Problem set
#1 Copy the forum post about reading Excel ranges into R word for word, starting with "Reputation: 3" and going on through "map_df(read_excel,path = path)".
#2 In the forum post about reading Excel ranges into R, which cell range does the poster want to select from each sheet?
#3 List every function that the forum post's code about reading Excel ranges into R calls inside the body of read_multiple_excel.

Provided text
Reputation: 3
I am trying to combine a specific cell range within multiple Excel workbooks (which each have multiple sheets) into an R dataframe. Each of the Excel workbooks has an 'Instructions' sheet that I would like to ignore, then all subsequent sheets are structured in the same layout (and I would like to select cells H4:R17 from each). So far, I have managed to combine all cells across all worksheets within all workbooks into one very messy dataframe. However, I am struggling to identify the correct code to ignore the 'Instructions' sheet when reading this in and to subset by the required cell range (H4:R17). I've included my code below:
Any ideas?
#how to join multiple files based on multiple sheets
read_multiple_excel <- function(path) {
path %>%
excel_sheets() %>%
set_names() %>%
map_df(read_excel,path = path)

Data shown
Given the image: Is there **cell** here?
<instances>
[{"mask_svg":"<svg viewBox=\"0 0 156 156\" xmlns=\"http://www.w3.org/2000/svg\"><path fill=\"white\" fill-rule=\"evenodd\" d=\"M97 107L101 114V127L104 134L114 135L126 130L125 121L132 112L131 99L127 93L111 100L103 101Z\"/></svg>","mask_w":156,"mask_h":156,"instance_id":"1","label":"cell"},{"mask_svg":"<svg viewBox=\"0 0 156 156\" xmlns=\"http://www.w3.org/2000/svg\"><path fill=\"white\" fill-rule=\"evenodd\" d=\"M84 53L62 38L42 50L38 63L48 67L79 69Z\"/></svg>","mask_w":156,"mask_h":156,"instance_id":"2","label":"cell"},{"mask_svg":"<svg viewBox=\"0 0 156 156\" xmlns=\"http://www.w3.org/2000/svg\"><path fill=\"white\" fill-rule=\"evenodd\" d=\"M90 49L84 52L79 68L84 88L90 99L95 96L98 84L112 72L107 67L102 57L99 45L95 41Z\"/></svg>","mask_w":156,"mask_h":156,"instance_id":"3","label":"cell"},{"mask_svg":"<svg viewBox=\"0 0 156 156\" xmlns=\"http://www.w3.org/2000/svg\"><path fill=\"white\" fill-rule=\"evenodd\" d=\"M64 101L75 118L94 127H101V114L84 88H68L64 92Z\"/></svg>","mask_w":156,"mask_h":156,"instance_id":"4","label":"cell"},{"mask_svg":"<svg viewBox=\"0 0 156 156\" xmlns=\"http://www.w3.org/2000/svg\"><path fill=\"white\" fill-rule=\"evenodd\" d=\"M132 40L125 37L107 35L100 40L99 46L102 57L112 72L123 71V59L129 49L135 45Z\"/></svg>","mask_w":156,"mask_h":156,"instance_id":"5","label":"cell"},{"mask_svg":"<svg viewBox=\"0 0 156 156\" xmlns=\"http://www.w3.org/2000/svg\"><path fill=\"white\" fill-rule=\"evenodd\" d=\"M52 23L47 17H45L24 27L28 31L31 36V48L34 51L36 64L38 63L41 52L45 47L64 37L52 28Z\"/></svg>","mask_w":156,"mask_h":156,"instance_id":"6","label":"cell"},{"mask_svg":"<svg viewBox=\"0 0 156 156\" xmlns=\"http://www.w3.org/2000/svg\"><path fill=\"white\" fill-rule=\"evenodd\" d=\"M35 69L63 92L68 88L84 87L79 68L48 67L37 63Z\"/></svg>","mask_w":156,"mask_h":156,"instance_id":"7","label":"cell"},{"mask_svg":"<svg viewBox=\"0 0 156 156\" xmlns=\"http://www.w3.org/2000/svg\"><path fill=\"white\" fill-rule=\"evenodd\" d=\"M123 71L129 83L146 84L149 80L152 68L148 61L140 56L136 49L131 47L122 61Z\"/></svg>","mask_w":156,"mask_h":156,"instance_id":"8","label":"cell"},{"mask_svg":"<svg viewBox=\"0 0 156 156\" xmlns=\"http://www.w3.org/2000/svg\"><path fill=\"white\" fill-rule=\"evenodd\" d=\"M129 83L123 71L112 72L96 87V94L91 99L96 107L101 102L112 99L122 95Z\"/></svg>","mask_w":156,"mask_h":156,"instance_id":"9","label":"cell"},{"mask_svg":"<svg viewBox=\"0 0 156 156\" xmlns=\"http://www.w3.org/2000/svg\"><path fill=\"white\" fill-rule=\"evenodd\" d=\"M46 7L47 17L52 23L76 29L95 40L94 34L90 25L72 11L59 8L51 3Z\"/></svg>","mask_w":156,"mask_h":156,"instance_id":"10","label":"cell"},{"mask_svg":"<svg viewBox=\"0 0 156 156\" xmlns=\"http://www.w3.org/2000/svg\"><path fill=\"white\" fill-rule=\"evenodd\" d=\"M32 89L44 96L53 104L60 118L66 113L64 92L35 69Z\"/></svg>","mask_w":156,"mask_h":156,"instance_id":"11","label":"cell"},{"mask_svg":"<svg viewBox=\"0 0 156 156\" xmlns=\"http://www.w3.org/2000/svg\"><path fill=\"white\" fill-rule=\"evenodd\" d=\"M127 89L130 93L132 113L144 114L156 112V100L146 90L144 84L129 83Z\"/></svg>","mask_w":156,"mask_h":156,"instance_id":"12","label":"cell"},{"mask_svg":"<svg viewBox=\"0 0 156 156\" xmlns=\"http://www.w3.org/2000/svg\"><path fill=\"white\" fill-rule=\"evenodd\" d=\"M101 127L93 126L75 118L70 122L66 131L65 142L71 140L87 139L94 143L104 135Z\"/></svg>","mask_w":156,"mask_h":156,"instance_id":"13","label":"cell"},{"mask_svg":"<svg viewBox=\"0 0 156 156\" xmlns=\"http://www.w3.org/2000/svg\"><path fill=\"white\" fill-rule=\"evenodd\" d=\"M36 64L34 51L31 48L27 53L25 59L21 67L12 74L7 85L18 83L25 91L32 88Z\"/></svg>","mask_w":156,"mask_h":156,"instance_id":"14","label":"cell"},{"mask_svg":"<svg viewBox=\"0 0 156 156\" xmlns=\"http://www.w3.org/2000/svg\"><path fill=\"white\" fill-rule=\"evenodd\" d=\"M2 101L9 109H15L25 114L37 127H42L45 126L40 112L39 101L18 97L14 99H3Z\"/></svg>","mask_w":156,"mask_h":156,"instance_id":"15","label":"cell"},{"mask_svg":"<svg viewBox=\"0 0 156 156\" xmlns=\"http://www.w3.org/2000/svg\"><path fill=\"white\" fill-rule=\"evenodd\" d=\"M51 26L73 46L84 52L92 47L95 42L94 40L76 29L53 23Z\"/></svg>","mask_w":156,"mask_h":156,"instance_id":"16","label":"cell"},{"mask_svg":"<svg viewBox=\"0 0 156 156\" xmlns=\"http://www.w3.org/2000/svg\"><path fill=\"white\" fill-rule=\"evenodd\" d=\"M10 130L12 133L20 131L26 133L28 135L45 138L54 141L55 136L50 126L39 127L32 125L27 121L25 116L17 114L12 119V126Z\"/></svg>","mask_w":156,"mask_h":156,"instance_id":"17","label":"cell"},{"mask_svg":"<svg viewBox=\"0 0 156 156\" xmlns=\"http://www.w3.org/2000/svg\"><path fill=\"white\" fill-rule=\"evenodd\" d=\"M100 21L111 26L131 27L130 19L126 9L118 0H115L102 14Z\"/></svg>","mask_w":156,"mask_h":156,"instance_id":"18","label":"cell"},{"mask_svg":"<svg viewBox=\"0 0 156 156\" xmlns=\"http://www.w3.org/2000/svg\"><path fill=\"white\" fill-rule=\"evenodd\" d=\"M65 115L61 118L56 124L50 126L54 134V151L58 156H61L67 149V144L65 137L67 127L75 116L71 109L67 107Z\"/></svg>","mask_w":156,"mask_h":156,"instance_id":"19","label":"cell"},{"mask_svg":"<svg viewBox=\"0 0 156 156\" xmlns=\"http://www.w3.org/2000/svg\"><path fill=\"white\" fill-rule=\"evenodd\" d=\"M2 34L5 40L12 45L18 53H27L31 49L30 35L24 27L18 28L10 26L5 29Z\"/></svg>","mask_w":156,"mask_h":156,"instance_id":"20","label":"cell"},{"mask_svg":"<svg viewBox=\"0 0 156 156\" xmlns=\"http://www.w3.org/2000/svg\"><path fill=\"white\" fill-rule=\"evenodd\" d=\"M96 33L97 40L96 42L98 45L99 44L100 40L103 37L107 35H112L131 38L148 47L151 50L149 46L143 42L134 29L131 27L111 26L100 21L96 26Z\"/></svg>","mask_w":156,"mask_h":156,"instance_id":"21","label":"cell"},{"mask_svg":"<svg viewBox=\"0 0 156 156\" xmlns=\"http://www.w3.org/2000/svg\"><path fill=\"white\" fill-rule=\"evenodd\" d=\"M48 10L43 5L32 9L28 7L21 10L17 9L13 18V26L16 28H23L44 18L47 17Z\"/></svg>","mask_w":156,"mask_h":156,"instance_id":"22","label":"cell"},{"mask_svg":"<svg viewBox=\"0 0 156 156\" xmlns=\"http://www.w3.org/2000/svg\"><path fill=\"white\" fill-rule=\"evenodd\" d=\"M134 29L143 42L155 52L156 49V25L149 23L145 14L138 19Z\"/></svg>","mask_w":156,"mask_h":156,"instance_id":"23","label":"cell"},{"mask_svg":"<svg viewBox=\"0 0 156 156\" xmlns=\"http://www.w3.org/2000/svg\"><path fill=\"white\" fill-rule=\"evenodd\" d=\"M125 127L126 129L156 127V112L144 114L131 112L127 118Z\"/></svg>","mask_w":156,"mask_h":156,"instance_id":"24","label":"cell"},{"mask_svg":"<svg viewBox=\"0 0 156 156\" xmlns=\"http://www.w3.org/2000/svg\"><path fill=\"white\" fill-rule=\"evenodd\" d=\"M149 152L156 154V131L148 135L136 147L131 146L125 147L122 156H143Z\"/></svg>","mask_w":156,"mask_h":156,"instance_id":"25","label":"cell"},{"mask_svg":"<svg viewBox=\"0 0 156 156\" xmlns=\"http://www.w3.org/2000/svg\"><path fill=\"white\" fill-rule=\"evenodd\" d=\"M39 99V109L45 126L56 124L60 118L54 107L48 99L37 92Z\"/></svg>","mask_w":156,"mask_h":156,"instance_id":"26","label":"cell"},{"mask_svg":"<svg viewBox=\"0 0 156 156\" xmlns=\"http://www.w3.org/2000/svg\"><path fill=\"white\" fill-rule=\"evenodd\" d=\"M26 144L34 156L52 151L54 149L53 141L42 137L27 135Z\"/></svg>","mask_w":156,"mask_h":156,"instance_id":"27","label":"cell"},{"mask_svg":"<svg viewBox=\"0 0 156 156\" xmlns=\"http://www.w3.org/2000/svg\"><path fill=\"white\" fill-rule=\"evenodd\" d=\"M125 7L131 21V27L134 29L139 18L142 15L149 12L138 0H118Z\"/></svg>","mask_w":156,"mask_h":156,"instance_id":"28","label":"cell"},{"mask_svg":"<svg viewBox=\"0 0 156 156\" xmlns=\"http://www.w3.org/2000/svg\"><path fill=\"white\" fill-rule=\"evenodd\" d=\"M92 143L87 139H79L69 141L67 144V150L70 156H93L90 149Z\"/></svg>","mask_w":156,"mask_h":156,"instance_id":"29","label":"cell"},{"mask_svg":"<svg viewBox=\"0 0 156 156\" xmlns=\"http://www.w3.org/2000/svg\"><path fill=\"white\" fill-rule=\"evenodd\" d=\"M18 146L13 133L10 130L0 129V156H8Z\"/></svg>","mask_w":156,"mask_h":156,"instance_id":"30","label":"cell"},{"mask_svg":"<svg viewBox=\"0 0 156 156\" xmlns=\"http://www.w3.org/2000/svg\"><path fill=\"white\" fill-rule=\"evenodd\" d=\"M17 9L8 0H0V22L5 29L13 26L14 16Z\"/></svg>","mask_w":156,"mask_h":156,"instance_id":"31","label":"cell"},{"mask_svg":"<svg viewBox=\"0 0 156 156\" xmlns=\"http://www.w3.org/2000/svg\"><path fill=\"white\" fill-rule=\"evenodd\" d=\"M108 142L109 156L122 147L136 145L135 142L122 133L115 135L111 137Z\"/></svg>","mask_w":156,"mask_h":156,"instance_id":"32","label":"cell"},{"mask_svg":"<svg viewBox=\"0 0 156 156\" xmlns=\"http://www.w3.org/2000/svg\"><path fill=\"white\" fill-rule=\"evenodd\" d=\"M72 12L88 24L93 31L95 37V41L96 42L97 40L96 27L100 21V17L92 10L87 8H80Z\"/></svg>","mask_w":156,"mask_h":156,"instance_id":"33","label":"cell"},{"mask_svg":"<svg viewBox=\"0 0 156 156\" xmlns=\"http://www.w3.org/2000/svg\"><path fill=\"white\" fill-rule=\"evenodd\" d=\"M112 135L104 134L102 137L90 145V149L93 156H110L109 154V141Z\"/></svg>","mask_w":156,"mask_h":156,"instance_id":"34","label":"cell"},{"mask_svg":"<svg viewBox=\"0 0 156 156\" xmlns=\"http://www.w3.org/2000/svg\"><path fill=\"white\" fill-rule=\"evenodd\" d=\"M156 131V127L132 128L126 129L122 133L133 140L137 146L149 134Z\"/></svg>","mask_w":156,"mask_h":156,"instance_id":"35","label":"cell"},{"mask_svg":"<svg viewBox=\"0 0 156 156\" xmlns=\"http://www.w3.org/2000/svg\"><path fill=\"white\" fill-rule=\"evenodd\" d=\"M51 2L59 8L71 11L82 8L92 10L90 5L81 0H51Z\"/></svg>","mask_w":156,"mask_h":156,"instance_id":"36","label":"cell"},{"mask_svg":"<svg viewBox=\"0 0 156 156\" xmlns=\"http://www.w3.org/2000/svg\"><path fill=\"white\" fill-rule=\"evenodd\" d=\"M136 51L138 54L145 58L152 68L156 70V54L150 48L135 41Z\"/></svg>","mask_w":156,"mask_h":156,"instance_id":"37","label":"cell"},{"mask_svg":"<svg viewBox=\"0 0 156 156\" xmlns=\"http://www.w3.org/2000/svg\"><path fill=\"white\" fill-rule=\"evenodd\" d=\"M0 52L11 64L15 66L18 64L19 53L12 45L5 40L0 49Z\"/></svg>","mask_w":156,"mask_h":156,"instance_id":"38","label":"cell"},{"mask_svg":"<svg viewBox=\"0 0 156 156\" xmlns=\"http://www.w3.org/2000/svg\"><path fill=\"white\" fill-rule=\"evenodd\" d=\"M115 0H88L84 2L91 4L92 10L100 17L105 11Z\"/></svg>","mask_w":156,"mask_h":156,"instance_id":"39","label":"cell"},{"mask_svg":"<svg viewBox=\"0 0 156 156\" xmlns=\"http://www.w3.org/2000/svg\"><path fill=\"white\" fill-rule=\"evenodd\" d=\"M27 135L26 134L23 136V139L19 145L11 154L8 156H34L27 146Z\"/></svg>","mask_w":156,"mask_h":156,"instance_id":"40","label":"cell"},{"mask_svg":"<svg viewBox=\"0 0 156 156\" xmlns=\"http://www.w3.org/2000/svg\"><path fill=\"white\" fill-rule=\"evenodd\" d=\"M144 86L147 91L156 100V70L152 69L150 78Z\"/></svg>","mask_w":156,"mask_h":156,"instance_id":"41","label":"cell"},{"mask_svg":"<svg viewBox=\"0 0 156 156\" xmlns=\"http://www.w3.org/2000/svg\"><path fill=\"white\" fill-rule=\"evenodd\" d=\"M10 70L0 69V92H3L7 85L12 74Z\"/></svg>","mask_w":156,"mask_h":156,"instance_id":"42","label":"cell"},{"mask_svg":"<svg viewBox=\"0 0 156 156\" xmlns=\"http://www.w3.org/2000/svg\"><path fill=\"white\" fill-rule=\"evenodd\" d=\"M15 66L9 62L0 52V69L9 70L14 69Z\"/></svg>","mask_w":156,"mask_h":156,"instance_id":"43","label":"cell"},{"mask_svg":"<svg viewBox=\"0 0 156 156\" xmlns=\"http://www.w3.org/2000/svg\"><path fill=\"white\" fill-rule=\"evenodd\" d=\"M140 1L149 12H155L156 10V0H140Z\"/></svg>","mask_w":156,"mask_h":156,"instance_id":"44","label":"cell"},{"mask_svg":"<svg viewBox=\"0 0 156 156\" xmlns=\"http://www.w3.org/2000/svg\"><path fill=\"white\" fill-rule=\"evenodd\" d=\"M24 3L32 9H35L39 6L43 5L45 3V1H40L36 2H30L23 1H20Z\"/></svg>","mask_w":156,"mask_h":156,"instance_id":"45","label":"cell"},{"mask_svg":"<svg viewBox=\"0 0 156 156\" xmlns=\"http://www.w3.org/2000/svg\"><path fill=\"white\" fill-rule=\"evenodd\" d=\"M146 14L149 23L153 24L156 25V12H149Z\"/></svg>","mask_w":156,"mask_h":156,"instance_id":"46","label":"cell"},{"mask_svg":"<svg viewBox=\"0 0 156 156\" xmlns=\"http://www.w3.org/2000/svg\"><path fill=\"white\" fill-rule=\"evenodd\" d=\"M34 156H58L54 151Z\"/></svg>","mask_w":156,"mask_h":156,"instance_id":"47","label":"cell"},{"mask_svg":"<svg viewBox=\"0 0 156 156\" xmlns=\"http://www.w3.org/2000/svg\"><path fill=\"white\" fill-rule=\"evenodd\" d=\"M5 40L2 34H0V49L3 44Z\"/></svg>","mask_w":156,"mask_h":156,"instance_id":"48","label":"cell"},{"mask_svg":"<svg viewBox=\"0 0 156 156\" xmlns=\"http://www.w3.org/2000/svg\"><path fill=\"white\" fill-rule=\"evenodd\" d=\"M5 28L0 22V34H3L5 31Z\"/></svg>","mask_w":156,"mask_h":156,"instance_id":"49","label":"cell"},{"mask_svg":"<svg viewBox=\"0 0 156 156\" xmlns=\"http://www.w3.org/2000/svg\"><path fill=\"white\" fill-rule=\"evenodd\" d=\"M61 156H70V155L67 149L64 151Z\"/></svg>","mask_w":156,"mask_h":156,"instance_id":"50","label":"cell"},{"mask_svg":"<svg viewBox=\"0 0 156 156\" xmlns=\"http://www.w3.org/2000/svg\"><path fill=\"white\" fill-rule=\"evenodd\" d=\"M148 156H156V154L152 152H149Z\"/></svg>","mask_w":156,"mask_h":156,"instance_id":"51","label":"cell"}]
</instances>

Solution set
#1
Reputation: 3
I am trying to combine a specific cell range within multiple Excel workbooks (which each have multiple sheets) into an R dataframe. Each of the Excel workbooks has an 'Instructions' sheet that I would like to ignore, then all subsequent sheets are structured in the same layout (and I would like to select cells H4:R17 from each). So far, I have managed to combine all cells across all worksheets within all workbooks into one very messy dataframe. However, I am struggling to identify the correct code to ignore the 'Instructions' sheet when reading this in and to subset by the required cell range (H4:R17). I've included my code below:
Any ideas?
#how to join multiple files based on multiple sheets
read_multiple_excel <- function(path) {
path %>%
excel_sheets() %>%
set_names() %>%
map_df(read_excel,path = path)

#2 H4:R17

#3 excel_sheets(), set_names(), map_df(), read_excel